Collecting shopping vocabulary using a supermarket site makes a lovely homework task, you can rest assured that browsing in French will continue longer than the usual 5 minutes! Use the Pointless quiz game metaphore and see who can bring back the item that no-one else found. 

So don't assume that all language your learners come across has to be carefully pre-screened. Our brains are hard wired to work out language, we may only bother if the task is real and sufficiently relevant. 

Ayez confiance!


Saturday, 2 May 2015

Content - a deposed king

Choosing my regular blog for this response to #rhizo15 week 3. Dave's post raised questions around  content in learning. I have several different angles to bring to this. 




Firstly a discovery I made shortly after I started to work in an HE teaching context. I discovered that my colleagues teaching language undergraduates consider themselves to be content experts. This is distinct from those of us who are language teachers on Institution-wide language programmes teaching undregrads of subjects other than language (maths, politics etc). This really confused me. Surely they, like I and my colleagues were teaching language - just with a slightly different focus.
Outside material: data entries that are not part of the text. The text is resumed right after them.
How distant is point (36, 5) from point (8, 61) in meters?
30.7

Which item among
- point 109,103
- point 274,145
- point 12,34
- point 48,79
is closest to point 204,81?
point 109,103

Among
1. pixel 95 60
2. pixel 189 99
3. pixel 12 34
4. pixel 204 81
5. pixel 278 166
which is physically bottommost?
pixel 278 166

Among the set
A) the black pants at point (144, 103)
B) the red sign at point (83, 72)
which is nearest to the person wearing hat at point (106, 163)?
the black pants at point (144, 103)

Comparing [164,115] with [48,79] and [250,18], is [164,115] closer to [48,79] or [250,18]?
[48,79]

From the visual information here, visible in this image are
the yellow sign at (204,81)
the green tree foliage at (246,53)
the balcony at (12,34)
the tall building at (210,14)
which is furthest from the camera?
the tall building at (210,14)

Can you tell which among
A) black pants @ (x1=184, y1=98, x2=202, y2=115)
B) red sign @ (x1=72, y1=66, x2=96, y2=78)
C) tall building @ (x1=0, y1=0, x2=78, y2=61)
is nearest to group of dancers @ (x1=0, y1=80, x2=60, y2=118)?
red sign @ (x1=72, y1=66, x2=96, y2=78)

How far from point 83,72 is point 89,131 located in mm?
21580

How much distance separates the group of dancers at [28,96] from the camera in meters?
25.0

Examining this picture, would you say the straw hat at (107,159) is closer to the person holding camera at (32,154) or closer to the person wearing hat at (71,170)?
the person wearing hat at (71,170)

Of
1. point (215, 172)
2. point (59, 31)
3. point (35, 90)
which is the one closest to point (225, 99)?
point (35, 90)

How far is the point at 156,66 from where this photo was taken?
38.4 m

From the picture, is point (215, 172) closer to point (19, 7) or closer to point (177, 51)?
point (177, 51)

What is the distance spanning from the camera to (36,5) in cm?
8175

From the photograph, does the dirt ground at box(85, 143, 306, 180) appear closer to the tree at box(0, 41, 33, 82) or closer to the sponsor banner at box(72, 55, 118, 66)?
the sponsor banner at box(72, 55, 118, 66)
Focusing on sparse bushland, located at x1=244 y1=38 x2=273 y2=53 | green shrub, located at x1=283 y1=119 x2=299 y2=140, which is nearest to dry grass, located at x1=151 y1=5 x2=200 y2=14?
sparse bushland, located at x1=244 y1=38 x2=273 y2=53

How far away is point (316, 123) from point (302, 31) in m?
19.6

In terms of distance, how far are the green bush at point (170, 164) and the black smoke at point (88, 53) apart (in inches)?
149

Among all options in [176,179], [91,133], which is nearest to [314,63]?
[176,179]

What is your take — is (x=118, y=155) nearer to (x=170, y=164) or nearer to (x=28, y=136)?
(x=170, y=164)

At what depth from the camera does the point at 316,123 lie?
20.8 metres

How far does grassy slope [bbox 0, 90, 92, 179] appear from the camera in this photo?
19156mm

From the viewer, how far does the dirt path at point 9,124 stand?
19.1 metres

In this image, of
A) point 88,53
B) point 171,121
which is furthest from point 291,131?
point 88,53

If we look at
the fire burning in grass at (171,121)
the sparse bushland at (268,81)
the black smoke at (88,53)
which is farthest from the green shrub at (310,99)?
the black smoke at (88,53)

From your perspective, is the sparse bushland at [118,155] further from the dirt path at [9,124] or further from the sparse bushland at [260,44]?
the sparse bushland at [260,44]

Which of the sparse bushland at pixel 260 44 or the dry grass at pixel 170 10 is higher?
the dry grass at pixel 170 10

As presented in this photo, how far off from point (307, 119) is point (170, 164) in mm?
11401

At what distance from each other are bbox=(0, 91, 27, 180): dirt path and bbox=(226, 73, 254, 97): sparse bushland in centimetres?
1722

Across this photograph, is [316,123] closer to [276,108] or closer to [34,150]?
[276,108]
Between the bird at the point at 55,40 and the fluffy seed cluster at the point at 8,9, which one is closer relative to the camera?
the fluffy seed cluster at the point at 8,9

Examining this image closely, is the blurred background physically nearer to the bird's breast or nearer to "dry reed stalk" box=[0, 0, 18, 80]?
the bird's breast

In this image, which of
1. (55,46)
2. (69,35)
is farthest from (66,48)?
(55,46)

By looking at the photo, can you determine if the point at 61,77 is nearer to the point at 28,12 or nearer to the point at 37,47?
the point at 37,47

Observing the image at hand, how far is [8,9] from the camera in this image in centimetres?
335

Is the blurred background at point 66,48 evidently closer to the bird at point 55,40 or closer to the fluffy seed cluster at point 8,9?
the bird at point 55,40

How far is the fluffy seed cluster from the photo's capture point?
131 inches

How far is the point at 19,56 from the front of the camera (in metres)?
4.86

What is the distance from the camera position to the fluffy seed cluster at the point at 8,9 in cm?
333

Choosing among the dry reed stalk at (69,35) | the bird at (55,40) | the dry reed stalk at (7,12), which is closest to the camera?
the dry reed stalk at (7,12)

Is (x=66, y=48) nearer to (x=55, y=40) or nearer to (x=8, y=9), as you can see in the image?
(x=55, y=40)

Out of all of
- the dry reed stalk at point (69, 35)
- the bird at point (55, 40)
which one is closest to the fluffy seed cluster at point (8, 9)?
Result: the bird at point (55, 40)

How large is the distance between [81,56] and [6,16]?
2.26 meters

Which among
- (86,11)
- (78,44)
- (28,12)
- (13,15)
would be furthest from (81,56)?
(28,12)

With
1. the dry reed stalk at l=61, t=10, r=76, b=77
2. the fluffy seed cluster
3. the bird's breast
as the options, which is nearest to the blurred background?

I was certainly unaware of this distinction when I was an undergraduate studying French. I was clear I was learning the language whilst using sociological or literary sources. I completely accept that they are more up to date on the detail of social trends or literary criticism according to their research focus, whereas we focus on approaches to learning and metacognition - skills acquisition. 
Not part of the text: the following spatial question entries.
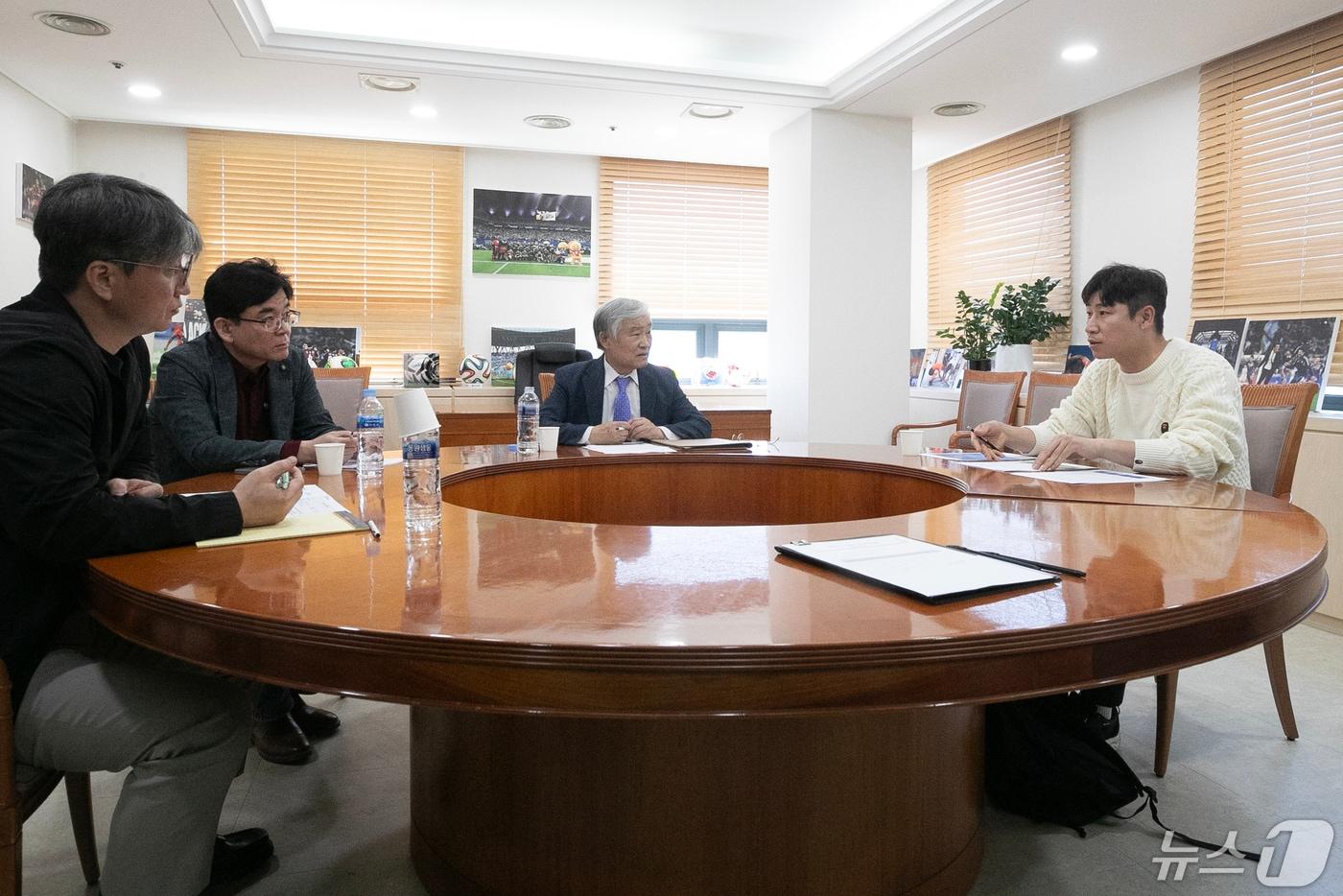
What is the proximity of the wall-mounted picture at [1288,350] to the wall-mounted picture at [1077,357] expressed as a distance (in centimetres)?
95

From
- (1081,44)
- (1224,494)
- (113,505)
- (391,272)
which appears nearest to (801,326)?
(1081,44)

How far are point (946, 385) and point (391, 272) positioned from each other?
3.83m

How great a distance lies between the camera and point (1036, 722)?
2.03 m

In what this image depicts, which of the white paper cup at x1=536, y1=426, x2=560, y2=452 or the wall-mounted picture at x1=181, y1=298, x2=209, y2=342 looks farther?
the wall-mounted picture at x1=181, y1=298, x2=209, y2=342

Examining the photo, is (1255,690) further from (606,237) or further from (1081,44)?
(606,237)

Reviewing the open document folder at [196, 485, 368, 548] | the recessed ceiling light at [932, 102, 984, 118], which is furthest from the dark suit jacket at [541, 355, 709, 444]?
the recessed ceiling light at [932, 102, 984, 118]

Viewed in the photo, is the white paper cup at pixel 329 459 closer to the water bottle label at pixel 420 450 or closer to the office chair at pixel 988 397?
the water bottle label at pixel 420 450

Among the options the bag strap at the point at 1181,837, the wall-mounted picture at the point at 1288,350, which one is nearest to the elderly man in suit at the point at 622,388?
the bag strap at the point at 1181,837

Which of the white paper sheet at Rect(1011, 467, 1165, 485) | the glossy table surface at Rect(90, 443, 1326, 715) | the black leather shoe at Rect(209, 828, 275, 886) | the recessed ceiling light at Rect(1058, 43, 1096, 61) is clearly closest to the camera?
the glossy table surface at Rect(90, 443, 1326, 715)

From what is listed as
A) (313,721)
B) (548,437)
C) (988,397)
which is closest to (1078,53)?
(988,397)

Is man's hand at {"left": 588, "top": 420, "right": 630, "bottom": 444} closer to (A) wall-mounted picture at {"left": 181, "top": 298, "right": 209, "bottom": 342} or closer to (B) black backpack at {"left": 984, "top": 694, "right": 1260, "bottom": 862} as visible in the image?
(B) black backpack at {"left": 984, "top": 694, "right": 1260, "bottom": 862}

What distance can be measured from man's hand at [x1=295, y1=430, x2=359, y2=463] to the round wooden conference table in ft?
0.99

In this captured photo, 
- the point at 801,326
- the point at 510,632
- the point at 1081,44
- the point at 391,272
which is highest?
the point at 1081,44

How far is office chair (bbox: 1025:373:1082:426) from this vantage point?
3363 mm
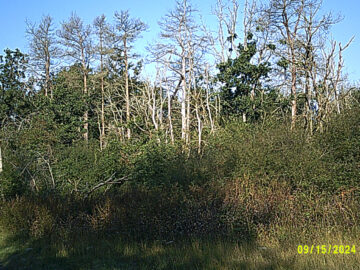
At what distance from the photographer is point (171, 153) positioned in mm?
19984

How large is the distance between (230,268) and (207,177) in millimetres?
7775

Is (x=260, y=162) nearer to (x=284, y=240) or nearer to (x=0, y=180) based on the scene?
(x=284, y=240)

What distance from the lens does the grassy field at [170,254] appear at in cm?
682

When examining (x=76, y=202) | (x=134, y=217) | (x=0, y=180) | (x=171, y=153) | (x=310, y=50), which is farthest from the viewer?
(x=310, y=50)

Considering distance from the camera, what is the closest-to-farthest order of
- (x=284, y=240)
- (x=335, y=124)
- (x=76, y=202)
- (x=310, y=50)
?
(x=284, y=240) < (x=76, y=202) < (x=335, y=124) < (x=310, y=50)

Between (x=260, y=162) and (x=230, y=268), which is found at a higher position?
(x=260, y=162)

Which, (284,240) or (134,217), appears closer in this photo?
(284,240)

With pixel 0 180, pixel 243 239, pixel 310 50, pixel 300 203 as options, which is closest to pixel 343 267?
pixel 243 239
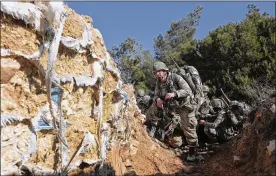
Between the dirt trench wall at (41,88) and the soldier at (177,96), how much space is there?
6.39 feet

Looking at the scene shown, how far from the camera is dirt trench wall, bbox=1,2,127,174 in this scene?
391 centimetres

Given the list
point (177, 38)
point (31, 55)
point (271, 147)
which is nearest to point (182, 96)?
point (271, 147)

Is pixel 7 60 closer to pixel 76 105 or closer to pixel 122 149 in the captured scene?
pixel 76 105

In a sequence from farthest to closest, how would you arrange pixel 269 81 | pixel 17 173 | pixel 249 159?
pixel 269 81 → pixel 249 159 → pixel 17 173

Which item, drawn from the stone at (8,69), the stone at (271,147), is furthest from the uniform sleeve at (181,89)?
the stone at (8,69)

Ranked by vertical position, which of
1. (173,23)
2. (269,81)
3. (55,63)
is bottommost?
(55,63)

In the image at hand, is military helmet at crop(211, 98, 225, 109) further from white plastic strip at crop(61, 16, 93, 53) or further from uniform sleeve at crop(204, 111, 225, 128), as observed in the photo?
white plastic strip at crop(61, 16, 93, 53)

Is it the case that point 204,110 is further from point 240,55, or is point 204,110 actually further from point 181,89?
point 240,55

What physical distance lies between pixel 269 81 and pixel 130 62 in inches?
285

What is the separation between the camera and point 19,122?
397cm

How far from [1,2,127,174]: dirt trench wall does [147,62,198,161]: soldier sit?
76.6 inches

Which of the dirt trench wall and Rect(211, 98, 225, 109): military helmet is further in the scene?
Rect(211, 98, 225, 109): military helmet

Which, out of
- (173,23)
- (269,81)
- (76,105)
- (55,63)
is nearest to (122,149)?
(76,105)

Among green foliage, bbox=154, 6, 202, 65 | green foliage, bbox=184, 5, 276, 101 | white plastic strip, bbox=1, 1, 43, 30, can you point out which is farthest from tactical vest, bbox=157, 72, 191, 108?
green foliage, bbox=154, 6, 202, 65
Secondly, the saying when commercialisation of web first came about was content is king. Marketting was all about creating interest in your brand, finding interesting content to integrate in your website that would attract visitors. Companies paid big money to buy from content producers and associate it with their brand. This was "click bait". This was described by Steve Wheeler on his blog post ...context is king

Steve always has a knack for getting to the root of the issue. This post  was the pointer to making content open - he says "In education, if all learners receive is content, content, content, then they will be... well, discontent."  If content matters in education, what matters most I believe is that it is open. Open educational resources can lead to all sorts of unexpected (and usually positive) things. Those who find it can repurpose, remix, share and build new learning, contributing to the constant evolution of their Community of Practice. Creatve Commons licensing will be crucial to this. The rhizome in action...

Finally for the reason for me that content is the deposed king and context rules, again I am returning to another post from Steve. As educators we can find content, we can select and curate the best of that content but what really matters is the context we provide for learning. This is where great teaching happens. Get that wrong and essentially learners are finding their own way (or not, you may have lost them). 

I am grateful to Steve that he is an Open Educational practitioner, all his posts are available CC BY or CC BY SA. If you are an educator and that means nothing to you take a look at Education Creative Commons You need to know. Don't let content to be bought and sold, learning, like the web must be available to all. 

"Content is people" says Dave. Content in the contexts above is just stuff - a document, a book, a video, a "learning object". Used by managers as this is something they can measure. Does a course have content? Yup, 3 book chapters, 12 videos and a set of quizes. Lets not assume that access to content = great learning experience. That is clearly style over substance. The interactions we have - the context - is clearly more important.